Segment Start: DATASET EXTRACT

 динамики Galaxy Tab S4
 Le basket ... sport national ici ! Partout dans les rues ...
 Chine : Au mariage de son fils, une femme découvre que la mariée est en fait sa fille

Segment End: DATASET EXTRACT

◆ **EXERCISE GOAL**: Each line of the data is to be output exactly, with none skipped.

◆ **OUTPUT OF THE EXERCISE**:
 динамики Galaxy Tab S4
 Le basket ... sport national ici ! Partout dans les rues ...
 Chine : Au mariage de son fils, une femme découvre que la mariée est en fait sa fille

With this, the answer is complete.